Your goal → Each line from the one that contains "What is the separation" to the end of the material must be quoted exactly; include both end lines and nothing else.
======== Provided entries
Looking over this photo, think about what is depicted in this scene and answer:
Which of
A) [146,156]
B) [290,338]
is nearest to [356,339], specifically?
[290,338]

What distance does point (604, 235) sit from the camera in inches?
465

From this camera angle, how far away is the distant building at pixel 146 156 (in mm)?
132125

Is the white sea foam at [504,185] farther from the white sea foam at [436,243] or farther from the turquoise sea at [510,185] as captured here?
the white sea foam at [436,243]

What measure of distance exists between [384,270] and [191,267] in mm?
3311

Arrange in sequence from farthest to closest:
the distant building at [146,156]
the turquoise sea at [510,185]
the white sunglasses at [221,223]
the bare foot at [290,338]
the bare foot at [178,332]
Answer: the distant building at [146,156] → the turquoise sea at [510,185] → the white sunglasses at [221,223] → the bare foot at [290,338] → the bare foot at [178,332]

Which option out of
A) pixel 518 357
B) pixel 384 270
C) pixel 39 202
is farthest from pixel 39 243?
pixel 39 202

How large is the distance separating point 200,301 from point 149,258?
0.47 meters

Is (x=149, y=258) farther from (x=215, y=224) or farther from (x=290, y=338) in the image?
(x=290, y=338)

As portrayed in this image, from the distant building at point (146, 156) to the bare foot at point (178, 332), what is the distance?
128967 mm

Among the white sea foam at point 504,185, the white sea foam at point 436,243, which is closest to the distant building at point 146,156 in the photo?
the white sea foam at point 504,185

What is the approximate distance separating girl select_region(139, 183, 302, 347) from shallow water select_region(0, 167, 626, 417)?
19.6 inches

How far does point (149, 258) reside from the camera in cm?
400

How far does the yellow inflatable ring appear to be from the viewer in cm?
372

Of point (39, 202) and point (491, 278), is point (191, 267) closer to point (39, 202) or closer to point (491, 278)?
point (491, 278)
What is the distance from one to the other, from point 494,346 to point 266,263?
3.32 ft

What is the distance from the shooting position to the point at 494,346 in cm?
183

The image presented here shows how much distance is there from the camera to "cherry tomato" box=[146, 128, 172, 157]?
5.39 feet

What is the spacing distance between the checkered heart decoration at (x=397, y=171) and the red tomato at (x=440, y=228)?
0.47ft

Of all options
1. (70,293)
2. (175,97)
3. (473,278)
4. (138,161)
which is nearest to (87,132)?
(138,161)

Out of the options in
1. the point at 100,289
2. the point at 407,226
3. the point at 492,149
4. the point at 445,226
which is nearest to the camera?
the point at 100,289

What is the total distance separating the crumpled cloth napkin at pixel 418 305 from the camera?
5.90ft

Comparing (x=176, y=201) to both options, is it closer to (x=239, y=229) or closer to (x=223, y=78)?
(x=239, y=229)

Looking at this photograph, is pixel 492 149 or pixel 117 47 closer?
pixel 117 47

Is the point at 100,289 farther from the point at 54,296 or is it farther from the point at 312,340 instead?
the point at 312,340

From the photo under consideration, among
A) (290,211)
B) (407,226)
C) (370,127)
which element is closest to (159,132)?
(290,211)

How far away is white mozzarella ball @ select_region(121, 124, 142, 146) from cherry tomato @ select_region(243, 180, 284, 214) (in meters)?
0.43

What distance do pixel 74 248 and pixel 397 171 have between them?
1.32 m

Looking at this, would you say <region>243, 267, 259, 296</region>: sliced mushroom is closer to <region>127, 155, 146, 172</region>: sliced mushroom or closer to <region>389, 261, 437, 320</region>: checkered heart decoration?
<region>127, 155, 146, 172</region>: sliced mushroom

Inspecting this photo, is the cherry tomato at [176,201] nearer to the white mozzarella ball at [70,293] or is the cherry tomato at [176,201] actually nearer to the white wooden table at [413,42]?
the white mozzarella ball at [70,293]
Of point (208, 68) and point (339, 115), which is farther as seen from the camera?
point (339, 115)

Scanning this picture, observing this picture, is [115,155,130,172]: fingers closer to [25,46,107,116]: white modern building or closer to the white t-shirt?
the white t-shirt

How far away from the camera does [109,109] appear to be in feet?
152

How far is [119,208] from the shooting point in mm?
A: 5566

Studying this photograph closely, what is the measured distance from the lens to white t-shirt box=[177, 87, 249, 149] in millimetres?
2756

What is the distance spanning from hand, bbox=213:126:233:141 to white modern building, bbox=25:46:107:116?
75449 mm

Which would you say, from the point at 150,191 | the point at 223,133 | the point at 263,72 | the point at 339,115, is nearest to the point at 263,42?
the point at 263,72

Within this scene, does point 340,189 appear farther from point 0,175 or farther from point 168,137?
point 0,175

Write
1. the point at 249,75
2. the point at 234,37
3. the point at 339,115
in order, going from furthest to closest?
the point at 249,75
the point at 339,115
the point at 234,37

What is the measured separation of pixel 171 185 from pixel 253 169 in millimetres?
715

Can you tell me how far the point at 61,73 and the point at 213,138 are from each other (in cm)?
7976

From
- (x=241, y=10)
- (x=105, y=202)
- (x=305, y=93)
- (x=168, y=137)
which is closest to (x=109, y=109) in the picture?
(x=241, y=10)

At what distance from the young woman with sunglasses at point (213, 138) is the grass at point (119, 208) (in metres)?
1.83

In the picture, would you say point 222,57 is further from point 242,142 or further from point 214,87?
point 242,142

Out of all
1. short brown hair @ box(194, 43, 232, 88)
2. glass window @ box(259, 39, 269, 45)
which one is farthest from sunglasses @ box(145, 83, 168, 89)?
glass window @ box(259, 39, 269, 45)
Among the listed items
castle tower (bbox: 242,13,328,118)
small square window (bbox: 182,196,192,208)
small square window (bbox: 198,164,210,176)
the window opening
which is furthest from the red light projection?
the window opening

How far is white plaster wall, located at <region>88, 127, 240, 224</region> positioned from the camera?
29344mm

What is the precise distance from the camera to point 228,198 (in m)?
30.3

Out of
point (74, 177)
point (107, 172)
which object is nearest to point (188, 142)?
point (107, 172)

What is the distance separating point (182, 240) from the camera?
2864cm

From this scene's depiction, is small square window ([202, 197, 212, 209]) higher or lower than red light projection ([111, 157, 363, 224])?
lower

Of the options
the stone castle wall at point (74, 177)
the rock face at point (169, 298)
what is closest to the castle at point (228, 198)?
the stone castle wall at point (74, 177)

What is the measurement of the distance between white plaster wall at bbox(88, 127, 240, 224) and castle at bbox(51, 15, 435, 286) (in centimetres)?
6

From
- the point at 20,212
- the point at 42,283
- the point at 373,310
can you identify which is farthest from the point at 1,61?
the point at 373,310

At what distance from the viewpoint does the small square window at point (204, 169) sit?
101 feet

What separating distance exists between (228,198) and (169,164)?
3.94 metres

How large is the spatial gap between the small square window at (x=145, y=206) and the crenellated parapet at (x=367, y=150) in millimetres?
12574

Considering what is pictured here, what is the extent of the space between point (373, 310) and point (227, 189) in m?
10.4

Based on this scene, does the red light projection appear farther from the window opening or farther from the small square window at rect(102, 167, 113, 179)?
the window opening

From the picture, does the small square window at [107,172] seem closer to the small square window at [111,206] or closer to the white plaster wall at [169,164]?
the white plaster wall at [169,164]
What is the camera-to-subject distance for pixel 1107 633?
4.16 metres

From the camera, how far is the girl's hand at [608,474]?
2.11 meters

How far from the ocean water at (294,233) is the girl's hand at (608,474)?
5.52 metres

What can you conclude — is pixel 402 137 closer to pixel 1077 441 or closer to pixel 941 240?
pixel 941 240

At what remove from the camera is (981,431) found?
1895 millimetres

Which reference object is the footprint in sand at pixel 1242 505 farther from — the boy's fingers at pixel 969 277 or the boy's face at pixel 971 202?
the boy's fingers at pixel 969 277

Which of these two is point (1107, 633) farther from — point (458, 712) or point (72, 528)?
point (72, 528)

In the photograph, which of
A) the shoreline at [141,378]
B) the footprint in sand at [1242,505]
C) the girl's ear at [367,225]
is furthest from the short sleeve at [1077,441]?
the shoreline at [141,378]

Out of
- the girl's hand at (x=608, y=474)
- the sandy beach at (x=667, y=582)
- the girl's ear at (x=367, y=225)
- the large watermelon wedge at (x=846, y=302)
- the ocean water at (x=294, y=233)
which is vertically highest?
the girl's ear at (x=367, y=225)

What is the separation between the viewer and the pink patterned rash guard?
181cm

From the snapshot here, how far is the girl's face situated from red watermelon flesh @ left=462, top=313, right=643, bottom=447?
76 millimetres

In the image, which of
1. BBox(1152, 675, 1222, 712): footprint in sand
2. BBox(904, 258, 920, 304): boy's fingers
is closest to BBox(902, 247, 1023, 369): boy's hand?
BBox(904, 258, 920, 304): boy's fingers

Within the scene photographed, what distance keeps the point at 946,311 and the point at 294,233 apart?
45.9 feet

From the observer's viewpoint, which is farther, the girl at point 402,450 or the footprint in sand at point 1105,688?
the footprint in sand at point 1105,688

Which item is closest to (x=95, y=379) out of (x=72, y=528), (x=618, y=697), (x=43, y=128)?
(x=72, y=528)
================
Solved problem →
What is the separation between the viewer and the pink patterned rash guard?
181cm

From the snapshot here, how far is the girl's face situated from red watermelon flesh @ left=462, top=313, right=643, bottom=447?
76 millimetres

In the image, which of
1. BBox(1152, 675, 1222, 712): footprint in sand
2. BBox(904, 258, 920, 304): boy's fingers
is closest to BBox(902, 247, 1023, 369): boy's hand?
BBox(904, 258, 920, 304): boy's fingers

Within the scene photographed, what distance keeps the point at 946,311 and the point at 294,233 apart?
45.9 feet

From the observer's viewpoint, which is farther, the girl at point 402,450 or the footprint in sand at point 1105,688?
the footprint in sand at point 1105,688

Which item is closest to (x=95, y=379) out of (x=72, y=528), (x=618, y=697), (x=43, y=128)?
(x=72, y=528)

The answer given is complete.